Meriden Public Schools two years ago received resources from the state’s education department that were directed toward Barry, which in 2014 implemented an extended day schedule. An innovation grant from our national union helped enable students at the school to attend an extra 100 minutes per day and receive vital support, intervention and enrichment services.
 
According to May, directing resources at improving attendance has been a priority not just for the school’s team at Barry, but for the entire district.
 
“We have family-school liaisons doing home visits to meet with parents of children who are chronically absent,” May added. “It shows parents that we are serious about their child being here, and how important it is.” 
 
Click here for recent press coverage on the success of initiatives in Meriden, including attendance improvement efforts.
 
The 2016 theme for national Attendance Awareness Month, “Don’t Let Absences Add Up,” speaks to the importance of breaking down the barriers that keep children out of school.

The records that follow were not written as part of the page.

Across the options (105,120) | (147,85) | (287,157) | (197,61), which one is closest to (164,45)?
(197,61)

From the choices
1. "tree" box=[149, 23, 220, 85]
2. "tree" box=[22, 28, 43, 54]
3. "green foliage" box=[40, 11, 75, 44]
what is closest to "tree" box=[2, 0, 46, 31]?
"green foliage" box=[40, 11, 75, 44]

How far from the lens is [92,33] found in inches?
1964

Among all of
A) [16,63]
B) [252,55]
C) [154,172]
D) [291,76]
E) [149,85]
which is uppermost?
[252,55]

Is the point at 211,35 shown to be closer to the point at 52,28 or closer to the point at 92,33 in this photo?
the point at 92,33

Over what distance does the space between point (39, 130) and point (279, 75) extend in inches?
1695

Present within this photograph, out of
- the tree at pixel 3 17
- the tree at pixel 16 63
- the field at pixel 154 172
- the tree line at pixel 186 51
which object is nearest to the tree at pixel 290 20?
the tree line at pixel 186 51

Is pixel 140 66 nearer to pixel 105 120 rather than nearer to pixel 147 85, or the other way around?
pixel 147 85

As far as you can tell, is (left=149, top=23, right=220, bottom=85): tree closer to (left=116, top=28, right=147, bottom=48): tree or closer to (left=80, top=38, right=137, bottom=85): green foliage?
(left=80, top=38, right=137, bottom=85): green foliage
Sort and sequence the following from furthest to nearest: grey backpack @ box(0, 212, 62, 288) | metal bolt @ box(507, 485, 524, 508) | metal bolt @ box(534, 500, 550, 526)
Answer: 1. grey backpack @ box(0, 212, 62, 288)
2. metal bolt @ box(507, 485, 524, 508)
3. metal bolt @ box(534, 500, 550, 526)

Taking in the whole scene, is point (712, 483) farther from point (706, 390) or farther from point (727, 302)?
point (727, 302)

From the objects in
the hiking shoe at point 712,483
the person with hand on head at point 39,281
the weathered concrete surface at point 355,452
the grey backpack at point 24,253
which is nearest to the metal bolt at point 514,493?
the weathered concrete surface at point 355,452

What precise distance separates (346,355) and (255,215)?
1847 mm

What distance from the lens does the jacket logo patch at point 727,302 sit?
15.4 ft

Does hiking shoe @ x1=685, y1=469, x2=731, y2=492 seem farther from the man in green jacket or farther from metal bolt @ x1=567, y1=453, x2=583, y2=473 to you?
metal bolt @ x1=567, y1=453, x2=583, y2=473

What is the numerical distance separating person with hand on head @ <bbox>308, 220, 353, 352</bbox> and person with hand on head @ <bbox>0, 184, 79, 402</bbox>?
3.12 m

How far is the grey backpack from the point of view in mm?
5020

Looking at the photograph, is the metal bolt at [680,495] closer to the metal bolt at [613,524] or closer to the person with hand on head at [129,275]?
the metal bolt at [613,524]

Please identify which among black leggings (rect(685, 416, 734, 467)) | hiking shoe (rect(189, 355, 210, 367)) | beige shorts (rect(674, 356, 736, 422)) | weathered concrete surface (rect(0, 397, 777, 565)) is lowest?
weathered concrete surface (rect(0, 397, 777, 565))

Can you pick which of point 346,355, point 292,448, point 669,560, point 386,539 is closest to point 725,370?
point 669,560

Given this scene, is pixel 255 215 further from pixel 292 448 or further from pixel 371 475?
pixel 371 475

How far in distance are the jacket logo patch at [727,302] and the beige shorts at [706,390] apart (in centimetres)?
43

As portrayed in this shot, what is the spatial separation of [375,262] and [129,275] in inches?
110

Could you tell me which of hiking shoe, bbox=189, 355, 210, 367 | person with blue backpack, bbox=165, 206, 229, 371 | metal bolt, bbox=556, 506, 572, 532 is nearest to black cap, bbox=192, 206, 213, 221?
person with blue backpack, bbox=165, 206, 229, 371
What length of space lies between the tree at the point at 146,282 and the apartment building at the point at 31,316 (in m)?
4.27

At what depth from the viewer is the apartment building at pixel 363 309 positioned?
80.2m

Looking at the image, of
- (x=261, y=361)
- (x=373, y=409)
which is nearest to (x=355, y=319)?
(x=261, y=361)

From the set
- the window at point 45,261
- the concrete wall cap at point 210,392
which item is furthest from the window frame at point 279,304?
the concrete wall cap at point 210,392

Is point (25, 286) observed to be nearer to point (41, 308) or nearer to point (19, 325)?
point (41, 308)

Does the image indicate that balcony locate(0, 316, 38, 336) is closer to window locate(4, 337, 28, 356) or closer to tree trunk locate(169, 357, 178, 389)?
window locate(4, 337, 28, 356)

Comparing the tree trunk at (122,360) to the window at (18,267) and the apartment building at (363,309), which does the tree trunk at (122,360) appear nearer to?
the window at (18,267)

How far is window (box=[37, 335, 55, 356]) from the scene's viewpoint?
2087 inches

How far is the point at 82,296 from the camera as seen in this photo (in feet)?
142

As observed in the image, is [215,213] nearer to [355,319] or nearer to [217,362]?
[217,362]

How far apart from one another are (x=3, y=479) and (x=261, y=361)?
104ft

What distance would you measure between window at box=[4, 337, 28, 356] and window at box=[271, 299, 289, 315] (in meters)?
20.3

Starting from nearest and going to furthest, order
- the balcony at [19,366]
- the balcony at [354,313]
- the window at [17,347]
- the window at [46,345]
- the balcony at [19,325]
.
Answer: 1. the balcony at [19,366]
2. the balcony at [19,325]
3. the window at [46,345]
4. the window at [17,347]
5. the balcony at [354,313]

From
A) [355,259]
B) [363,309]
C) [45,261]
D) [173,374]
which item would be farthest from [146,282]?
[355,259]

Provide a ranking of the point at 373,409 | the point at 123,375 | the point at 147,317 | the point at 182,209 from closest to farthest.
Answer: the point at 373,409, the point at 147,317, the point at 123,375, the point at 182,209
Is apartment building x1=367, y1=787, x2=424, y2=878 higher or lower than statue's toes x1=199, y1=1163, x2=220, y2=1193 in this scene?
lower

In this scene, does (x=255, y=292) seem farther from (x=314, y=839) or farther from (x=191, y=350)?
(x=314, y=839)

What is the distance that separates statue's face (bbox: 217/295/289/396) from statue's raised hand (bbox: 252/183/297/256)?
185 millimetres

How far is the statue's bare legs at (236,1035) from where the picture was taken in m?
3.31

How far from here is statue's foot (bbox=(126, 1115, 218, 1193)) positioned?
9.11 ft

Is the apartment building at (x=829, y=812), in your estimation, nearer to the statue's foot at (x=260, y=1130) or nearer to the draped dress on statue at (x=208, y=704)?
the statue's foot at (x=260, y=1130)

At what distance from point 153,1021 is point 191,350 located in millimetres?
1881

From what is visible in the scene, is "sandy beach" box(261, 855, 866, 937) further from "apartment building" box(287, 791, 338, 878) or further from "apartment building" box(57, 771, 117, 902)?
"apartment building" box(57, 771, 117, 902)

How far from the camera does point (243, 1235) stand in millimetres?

The effort is coordinated each year by Attendance Works, a national organization dedicated to improving the policy, practice and research around student absenteeism.
 
Click here to learn more about the 2016 campaign.
 
Attendance Works earlier this month teamed up with the Everyone Graduates Center to release “Preventing Missed Opportunity: Taking Collective Action to Confront Chronic Absence.” Their brief presents analysis of federal student attendance data and offers solutions for reducing absenteeism through the kind of collective action our union members already employ to improve student achievement.